*EXCERPT TO READ*.
========================================================================
JACKSONVILLE, Fla. – A 22-year-old Jacksonville man killed aboard the USS Oklahoma when Japan attacked Pearl Harbor on Dec. 7, 1941, has finally been accounted for and laid to rest, the Defense POW/MIA Accounting Agency announced.
Navy Seaman 2nd Class James M. Flanagan was assigned to the battleship, which was moored at Ford Island in Pearl Harbor when the ship was attacked by Japanese aircraft. The Oklahoma sustained multiple torpedo hits, which caused it to quickly capsize. The attack on the ship resulted in the deaths of 429 crewmen, including Flanagan.
From December 1941 to June 1944, Navy personnel recovered the remains of the deceased crew, which were subsequently interred in the Halawa and Nu’uanu cemeteries.
In September 1947, tasked with recovering and identifying fallen U.S. personnel in the Pacific Theater, members of the American Graves Registration Service disinterred the remains of U.S. casualties from the two cemeteries and transferred them to the Central Identification Laboratory at Schofield Barracks. The laboratory staff was only able to confirm the identifications of 35 men from the USS Oklahoma at that time.
========================================================================
*DATASET RECORDS*.
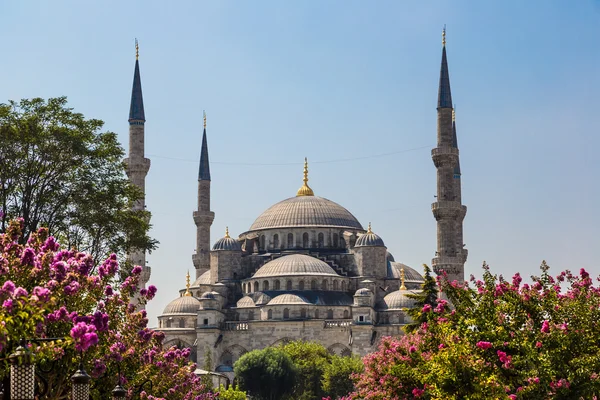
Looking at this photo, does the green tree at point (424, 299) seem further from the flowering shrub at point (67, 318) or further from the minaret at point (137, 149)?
the minaret at point (137, 149)

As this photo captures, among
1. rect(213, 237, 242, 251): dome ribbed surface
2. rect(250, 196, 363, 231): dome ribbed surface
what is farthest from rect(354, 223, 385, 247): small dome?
rect(213, 237, 242, 251): dome ribbed surface

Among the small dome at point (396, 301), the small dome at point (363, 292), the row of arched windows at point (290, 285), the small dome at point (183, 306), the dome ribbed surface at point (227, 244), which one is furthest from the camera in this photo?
the dome ribbed surface at point (227, 244)

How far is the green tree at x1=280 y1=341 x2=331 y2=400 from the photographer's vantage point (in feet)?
221

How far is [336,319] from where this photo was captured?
3027 inches

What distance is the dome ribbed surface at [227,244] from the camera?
8438cm

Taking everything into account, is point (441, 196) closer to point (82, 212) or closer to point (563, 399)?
point (82, 212)

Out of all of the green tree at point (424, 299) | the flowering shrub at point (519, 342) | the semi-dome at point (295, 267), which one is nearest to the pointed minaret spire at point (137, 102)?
the semi-dome at point (295, 267)

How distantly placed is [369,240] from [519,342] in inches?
A: 2418

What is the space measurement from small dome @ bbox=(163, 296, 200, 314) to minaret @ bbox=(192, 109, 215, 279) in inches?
277

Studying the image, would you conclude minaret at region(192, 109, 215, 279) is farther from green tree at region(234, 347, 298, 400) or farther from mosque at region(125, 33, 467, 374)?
green tree at region(234, 347, 298, 400)

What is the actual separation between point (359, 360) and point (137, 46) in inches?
975

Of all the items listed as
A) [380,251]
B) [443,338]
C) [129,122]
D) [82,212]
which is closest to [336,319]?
→ [380,251]

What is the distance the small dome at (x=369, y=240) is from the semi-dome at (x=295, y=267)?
11.1ft

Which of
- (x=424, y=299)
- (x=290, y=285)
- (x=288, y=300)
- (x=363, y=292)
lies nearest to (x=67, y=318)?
(x=424, y=299)
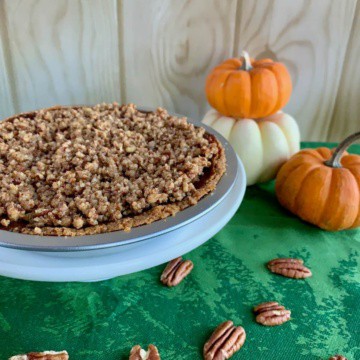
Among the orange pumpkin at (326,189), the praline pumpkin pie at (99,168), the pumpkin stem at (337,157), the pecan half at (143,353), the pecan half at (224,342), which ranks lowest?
the pecan half at (143,353)

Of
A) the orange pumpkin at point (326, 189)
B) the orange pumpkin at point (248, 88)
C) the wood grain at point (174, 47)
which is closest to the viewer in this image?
the orange pumpkin at point (326, 189)

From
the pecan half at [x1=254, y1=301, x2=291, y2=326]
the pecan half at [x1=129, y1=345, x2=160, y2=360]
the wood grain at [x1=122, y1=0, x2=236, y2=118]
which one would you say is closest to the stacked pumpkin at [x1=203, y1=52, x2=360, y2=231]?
the wood grain at [x1=122, y1=0, x2=236, y2=118]

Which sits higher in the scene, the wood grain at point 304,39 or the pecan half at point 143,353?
the wood grain at point 304,39

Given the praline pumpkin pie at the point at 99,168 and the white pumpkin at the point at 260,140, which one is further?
the white pumpkin at the point at 260,140

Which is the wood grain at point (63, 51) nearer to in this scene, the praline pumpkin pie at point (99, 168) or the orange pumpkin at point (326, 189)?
the praline pumpkin pie at point (99, 168)

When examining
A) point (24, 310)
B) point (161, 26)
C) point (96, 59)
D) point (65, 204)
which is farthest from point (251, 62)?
point (24, 310)

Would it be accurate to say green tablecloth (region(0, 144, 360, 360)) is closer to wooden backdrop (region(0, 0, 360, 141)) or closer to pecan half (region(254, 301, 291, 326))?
pecan half (region(254, 301, 291, 326))

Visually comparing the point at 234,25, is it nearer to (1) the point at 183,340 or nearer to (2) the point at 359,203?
(2) the point at 359,203

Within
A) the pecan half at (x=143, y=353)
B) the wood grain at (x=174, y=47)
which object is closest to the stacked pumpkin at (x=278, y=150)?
the wood grain at (x=174, y=47)
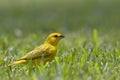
========================================================================
*YOUR OBJECTIVE*.
Reproduce the passage of the USS Oklahoma article between "From December 1941" and "at that time.", inclusive, substituting "exhumed" for "disinterred".

*SOLUTION TO THE PROBLEM*.
From December 1941 to June 1944, Navy personnel recovered the remains of the deceased crew, which were subsequently interred in the Halawa and Nu’uanu cemeteries.
In September 1947, tasked with recovering and identifying fallen U.S. personnel in the Pacific Theater, members of the American Graves Registration Service exhumed the remains of U.S. casualties from the two cemeteries and transferred them to the Central Identification Laboratory at Schofield Barracks. The laboratory staff was only able to confirm the identifications of 35 men from the USS Oklahoma at that time.